- _Tasks_
a – In the article on the 2020 Kentucky Derby, why did Churchill Downs reverse its plan and bar fans from attending?
b – Pick up the article about top jockeys missing the 2020 Kentucky Derby after its final sentence and keep writing.

- _Extract provided_
Churchill Downs has made multiple announcements and adjustments about fans attending the 2020 Kentucky Derby. The most recent was to overturn their plans and change course to not allow fans to attend the Kentucky Derby due to a spike in COVID-19 cases in Louisville. But some top jockeys will miss the Derby, too.
The three top jockeys on the New York circuit currently leading the jockey standings at Saratoga will also skip the Derby. Brothers Jose Ortiz and Irad Ortiz Jr. along with Joel Rosario will not be riding in the 2020 Kentucky Derby due to quarantine restrictions issued by Churchill Downs.
“Irad, Jose, they’re first-call riders,’’ Hall of Fame trainer Bob Baffert said about the two leading jockeys prior to last year’s Kentucky Derby.

- _Extracted records_
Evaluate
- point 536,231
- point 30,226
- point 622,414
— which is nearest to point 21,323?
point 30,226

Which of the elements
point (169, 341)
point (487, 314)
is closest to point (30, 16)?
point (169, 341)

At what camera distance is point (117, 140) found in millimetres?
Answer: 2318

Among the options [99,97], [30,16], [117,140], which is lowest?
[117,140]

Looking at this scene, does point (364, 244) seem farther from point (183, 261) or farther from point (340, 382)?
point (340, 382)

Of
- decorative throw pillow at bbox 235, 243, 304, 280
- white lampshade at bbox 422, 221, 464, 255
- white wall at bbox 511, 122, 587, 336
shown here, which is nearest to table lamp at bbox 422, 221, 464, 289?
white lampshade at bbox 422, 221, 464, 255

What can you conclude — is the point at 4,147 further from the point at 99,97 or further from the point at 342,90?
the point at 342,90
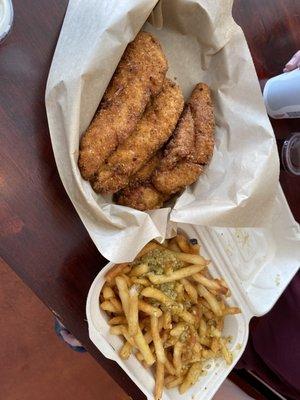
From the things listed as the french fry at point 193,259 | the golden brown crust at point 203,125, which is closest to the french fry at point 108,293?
the french fry at point 193,259

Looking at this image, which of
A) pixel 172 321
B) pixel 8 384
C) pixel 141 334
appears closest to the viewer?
pixel 141 334

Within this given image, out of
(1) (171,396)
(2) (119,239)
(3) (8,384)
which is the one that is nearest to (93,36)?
(2) (119,239)

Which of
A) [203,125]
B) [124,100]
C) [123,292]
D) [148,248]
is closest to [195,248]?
[148,248]

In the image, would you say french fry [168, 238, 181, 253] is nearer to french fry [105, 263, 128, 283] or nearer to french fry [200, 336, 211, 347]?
french fry [105, 263, 128, 283]

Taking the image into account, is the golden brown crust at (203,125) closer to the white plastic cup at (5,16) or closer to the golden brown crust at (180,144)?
the golden brown crust at (180,144)

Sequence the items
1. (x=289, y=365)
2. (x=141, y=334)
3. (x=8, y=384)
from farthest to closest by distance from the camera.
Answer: (x=8, y=384), (x=289, y=365), (x=141, y=334)

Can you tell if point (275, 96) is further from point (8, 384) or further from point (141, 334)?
point (8, 384)
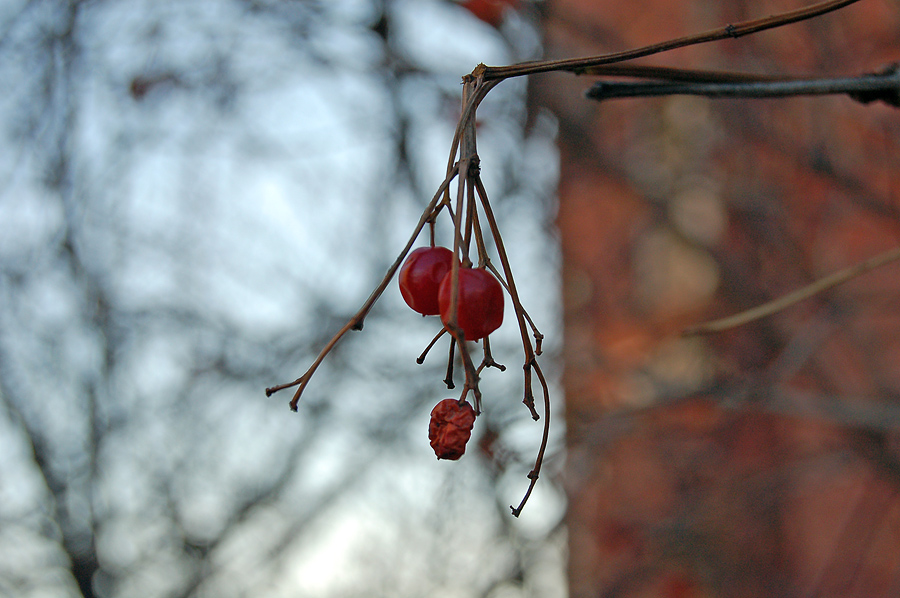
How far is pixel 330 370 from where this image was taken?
9.77ft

- _Per-task answers_
a – Because of a spike in COVID-19 cases in Louisville.

b –
Now approaching nearly a decade of riding, Irad, 27, and Jose, 26, have ridden in four and five Kentucky Derbies respectively, but neither has won America’s biggest horse race. However, the Puerto Rican brothers have both won the Belmont Stakes and each has won the Eclipse Award as the nation’s leading rider. Jose won in 2017 and Irad in 2018 and 2019.
Rosario, 35, won the 2013 Kentucky Derby aboard Orb.
California-based Flavien Prat, 28, won’t be traveling to ride in the Derby either. Prat was aboard last year’s huge longshot winner Country House (65/1) after Maximum Security was disqualified for interference in the 2019 Kentucky Derby. Prat is currently tied for the most wins during the Del Mar summer meet, which ends Labor Day.
Jockeys’ Covid-19 Restrictions for Kentucky Derby
Jockeys riding in the 146th Kentucky Derby on Sept. 5 had to take a COVID-19 test a week ago and have the results reviewed by Churchill Downs. Another test was scheduled for Aug. 31 at the track and a third test Sept. 3, two days prior to Derby day. Riders returning to their out-of-state home tracks had to quarantine due to travel restrictions. Those changes were implemented by Churchill Downs as part of the added safety precautions caused by the coronavirus pandemic.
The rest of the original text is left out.